1. Basic Assumptions:
-Prior learning acts as building blocks to increasingly complex learning.
-Learners are diverse and learning is not a single process.
-Learning is achieved by creating causal inferences.
-Learner motivation is affected by whether the learner attributes success or failure to a skill or ability (Gredler, 2001).
2. Components of the Theory:
-Learner motivation is determined by the idea of what the learned outcome will be and the functionality of the skill
-Attributions may influence motivation through expectancy of future outcomes or emotional reactions associated with the outcome (Weiner, 1985).
-Three dimension taxonomy for classifying attributes; locus of causality (internal or external), stability of causality (changable or unwavering), and responsibility of the student (controlable or uncontrollable) (Albert & Luzzo, 1999).
3. Basic Instructional Assumptions:
-Learners' search for understanding and what learners attribute past behavioral outcomes to are both sources of motivation (Gredler, 2001).
4. Components of Instruction and Instructional Strategies:
-Teachers must provide positive feedback because this is an important factor in student perceptions of their ability (Barker & Graham, 1987).
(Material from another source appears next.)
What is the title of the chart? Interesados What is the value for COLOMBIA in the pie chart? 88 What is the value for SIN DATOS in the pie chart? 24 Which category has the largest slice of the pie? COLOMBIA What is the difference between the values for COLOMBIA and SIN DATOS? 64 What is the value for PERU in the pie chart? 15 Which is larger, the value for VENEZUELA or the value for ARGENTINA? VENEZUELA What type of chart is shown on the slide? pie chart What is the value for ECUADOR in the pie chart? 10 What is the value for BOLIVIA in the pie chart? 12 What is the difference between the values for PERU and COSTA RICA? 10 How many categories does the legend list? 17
For example, teachers could provide positive notes to all students and parents to encourage students.
-Teachers must treat all students equally and consistently.
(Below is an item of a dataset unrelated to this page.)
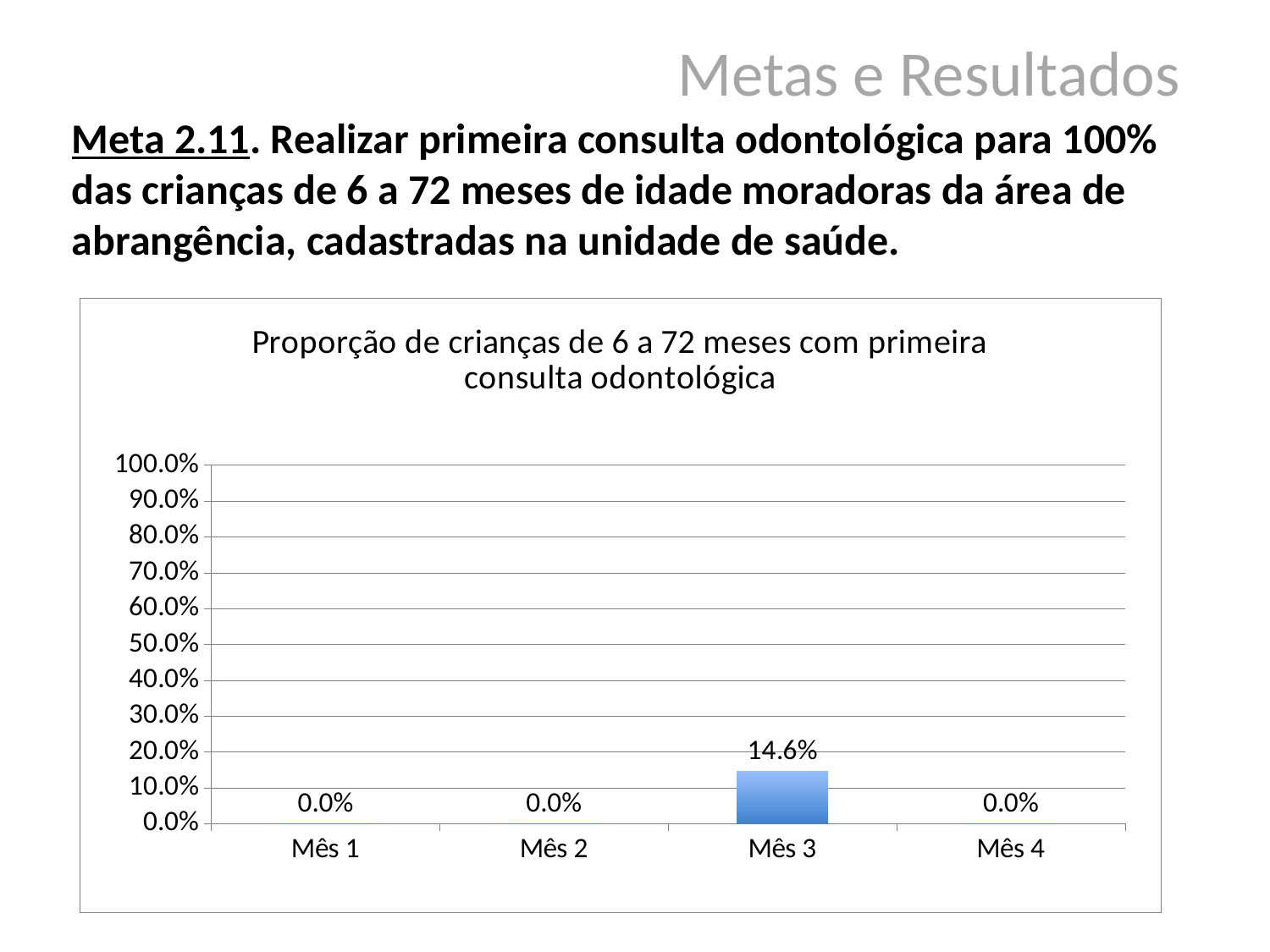
What is the maximum value shown on the y axis? 100.0% What is the value for Mês 1? 0.0% How many months have a value of 0.0%? 3 Is the value for Mês 3 greater or less than 20%? less What is the difference between the values for Mês 3 and Mês 2? 14.6% What kind of chart is shown on the slide? bar chart Which month has the highest value? Mês 3 What is the title of the chart? Proporção de crianças de 6 a 72 meses com primeira consulta odontológica Which is larger, the value for Mês 3 or the value for Mês 4? Mês 3 What is the value for Mês 4? 0.0% What is the value for Mês 3? 14.6% How many months are shown on the x axis? 4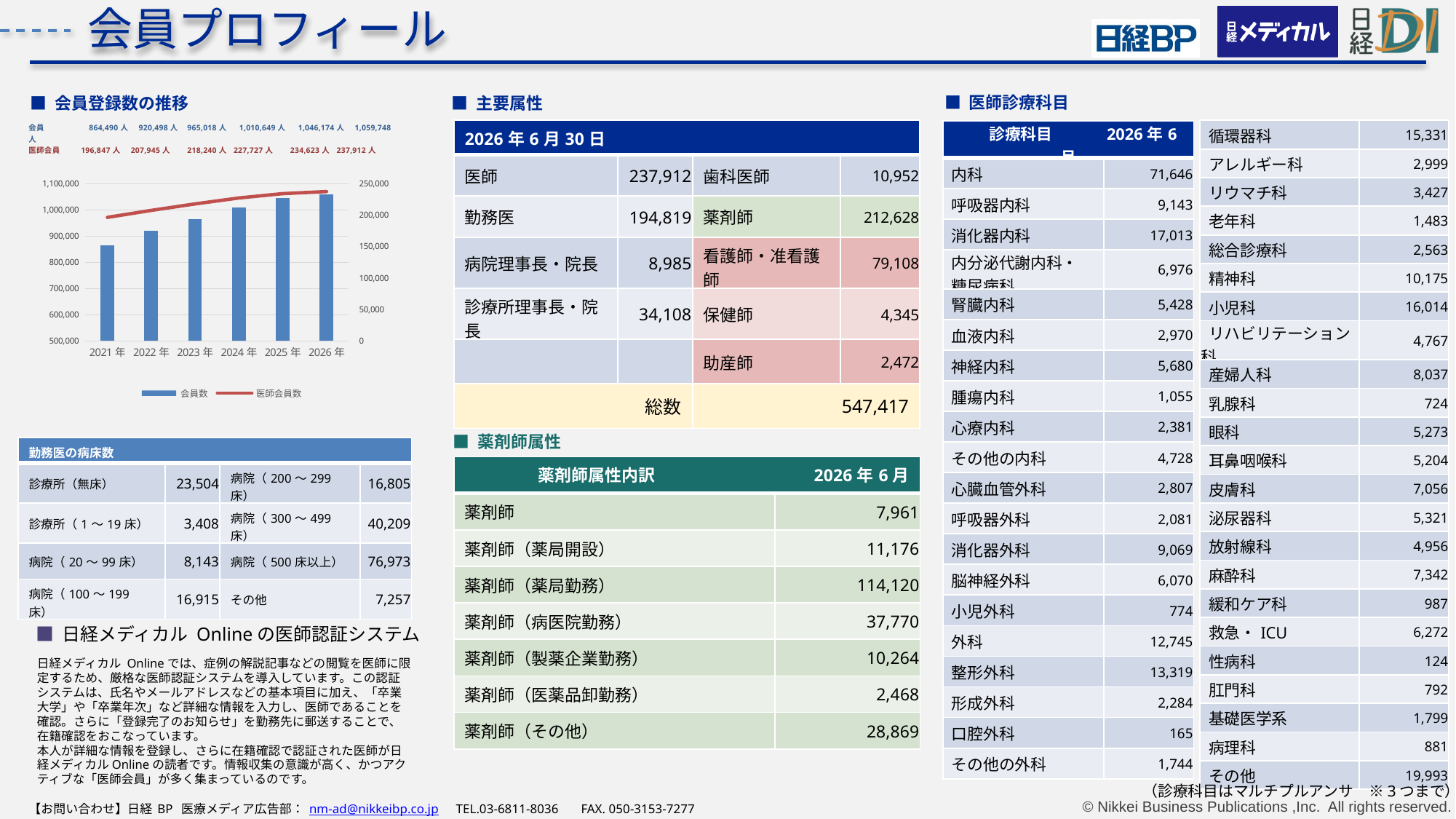
In the 会員登録数の推移 chart, what is the difference in 医師会員 between 2026年 and 2021年? 41,065 In the 会員登録数の推移 chart, what is the 会員数 value for 2026年? 1,059,748 How many years are shown on the x axis of the 会員登録数の推移 chart? 6 In the 会員登録数の推移 chart, by how much did 会員数 increase from 2021年 to 2026年? 195,258 In the 会員登録数の推移 chart, which year has the highest 会員数? 2026年 How many series does the legend of the 会員登録数の推移 chart list? 2 In the 会員登録数の推移 chart, is the 会員数 for 2024年 larger than that for 2023年? Yes In the 会員登録数の推移 chart, what is the 会員数 value for 2021年? 864,490 人 In the 会員登録数の推移 chart, what is the 医師会員 value for 2026年? 237,912 人 In the 会員登録数の推移 chart, which year has the lowest 医師会員 value? 2021年 In the 会員登録数の推移 chart, what is the 医師会員 value for 2023年? 218,240 人 In the 会員登録数の推移 chart, is the 会員数 bar for 2023年 greater or less than 1,000,000? less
5. Other Educational Issues:
-Causal beliefs about past success and failure are the chief determinants of learner motivation.
-Failure-oriented students are not as ready for new learning and are more likely to attribute their failure to personal ability (Gredler, 2001).
-The social context for learning affects how the learner attributes causes for his/her success and failure. Reaction of peers and teachers can determine whether a student attributes failure to lack of ability (sympathy) or lack of effort (anger).